Dataset entries:
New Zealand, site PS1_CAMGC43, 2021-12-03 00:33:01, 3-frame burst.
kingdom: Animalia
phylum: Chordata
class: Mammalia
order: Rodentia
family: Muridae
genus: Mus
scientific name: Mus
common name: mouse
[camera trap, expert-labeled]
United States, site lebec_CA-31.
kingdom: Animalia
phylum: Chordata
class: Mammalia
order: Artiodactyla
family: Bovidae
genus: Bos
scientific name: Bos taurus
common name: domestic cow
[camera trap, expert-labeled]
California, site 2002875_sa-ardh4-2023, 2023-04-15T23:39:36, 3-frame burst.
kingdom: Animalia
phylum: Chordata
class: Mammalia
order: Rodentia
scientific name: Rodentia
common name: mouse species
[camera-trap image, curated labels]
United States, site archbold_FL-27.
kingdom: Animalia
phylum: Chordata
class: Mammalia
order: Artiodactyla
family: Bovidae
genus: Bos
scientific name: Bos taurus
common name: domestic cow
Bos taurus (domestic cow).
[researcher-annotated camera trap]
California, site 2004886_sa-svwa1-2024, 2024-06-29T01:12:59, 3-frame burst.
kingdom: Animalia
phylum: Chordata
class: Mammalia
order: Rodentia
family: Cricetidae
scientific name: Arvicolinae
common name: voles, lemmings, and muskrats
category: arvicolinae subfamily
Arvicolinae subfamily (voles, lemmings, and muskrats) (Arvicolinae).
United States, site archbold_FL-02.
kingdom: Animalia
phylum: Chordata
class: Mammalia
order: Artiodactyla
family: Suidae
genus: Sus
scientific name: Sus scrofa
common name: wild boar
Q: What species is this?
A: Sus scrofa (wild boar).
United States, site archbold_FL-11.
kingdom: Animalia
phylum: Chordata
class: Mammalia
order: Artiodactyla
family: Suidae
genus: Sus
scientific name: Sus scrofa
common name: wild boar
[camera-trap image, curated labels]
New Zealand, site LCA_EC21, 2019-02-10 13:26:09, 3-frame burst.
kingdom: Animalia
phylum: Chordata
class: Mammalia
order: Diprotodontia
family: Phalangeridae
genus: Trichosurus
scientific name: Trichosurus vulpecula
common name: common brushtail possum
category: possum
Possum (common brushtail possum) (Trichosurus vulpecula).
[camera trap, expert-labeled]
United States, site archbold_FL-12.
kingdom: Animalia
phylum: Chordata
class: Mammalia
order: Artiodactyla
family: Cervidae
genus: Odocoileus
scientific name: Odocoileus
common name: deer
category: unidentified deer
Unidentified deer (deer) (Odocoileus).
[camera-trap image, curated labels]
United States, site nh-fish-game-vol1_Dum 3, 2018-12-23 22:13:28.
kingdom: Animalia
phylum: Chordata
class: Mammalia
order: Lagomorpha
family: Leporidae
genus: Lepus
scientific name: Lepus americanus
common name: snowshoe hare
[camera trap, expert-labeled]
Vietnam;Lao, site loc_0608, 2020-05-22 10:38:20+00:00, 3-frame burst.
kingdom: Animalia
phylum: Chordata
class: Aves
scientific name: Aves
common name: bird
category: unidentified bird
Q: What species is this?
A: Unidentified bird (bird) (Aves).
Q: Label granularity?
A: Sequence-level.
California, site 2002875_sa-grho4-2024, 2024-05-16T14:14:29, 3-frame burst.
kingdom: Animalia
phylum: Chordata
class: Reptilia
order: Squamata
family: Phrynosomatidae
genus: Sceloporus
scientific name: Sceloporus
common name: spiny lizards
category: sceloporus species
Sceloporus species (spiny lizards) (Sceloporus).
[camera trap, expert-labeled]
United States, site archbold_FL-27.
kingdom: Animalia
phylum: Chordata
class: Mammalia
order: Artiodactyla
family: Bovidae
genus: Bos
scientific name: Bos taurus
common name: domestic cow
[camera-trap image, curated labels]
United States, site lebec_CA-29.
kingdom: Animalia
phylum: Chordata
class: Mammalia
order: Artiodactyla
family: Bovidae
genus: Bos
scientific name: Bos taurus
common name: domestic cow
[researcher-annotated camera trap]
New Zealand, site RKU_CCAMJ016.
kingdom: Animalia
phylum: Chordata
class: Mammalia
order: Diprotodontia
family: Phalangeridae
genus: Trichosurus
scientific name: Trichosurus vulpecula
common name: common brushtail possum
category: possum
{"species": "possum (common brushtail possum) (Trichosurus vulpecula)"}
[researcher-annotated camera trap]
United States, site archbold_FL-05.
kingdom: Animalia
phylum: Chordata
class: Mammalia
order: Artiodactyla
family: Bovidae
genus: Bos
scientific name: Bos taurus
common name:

• [Try it] Reproduce exactly the stretch of lines that starts at the one containing "common name: deer" and ends with the final line of the data, including both ends and nothing more.

• [Response for this exercise]
common name: deer
category: unidentified deer
Unidentified deer (deer) (Odocoileus).
[camera-trap image, curated labels]
United States, site nh-fish-game-vol1_Dum 3, 2018-12-23 22:13:28.
kingdom: Animalia
phylum: Chordata
class: Mammalia
order: Lagomorpha
family: Leporidae
genus: Lepus
scientific name: Lepus americanus
common name: snowshoe hare
[camera trap, expert-labeled]
Vietnam;Lao, site loc_0608, 2020-05-22 10:38:20+00:00, 3-frame burst.
kingdom: Animalia
phylum: Chordata
class: Aves
scientific name: Aves
common name: bird
category: unidentified bird
Q: What species is this?
A: Unidentified bird (bird) (Aves).
Q: Label granularity?
A: Sequence-level.
California, site 2002875_sa-grho4-2024, 2024-05-16T14:14:29, 3-frame burst.
kingdom: Animalia
phylum: Chordata
class: Reptilia
order: Squamata
family: Phrynosomatidae
genus: Sceloporus
scientific name: Sceloporus
common name: spiny lizards
category: sceloporus species
Sceloporus species (spiny lizards) (Sceloporus).
[camera trap, expert-labeled]
United States, site archbold_FL-27.
kingdom: Animalia
phylum: Chordata
class: Mammalia
order: Artiodactyla
family: Bovidae
genus: Bos
scientific name: Bos taurus
common name: domestic cow
[camera-trap image, curated labels]
United States, site lebec_CA-29.
kingdom: Animalia
phylum: Chordata
class: Mammalia
order: Artiodactyla
family: Bovidae
genus: Bos
scientific name: Bos taurus
common name: domestic cow
[researcher-annotated camera trap]
New Zealand, site RKU_CCAMJ016.
kingdom: Animalia
phylum: Chordata
class: Mammalia
order: Diprotodontia
family: Phalangeridae
genus: Trichosurus
scientific name: Trichosurus vulpecula
common name: common brushtail possum
category: possum
{"species": "possum (common brushtail possum) (Trichosurus vulpecula)"}
[researcher-annotated camera trap]
United States, site archbold_FL-05.
kingdom: Animalia
phylum: Chordata
class: Mammalia
order: Artiodactyla
family: Bovidae
genus: Bos
scientific name: Bos taurus
common name:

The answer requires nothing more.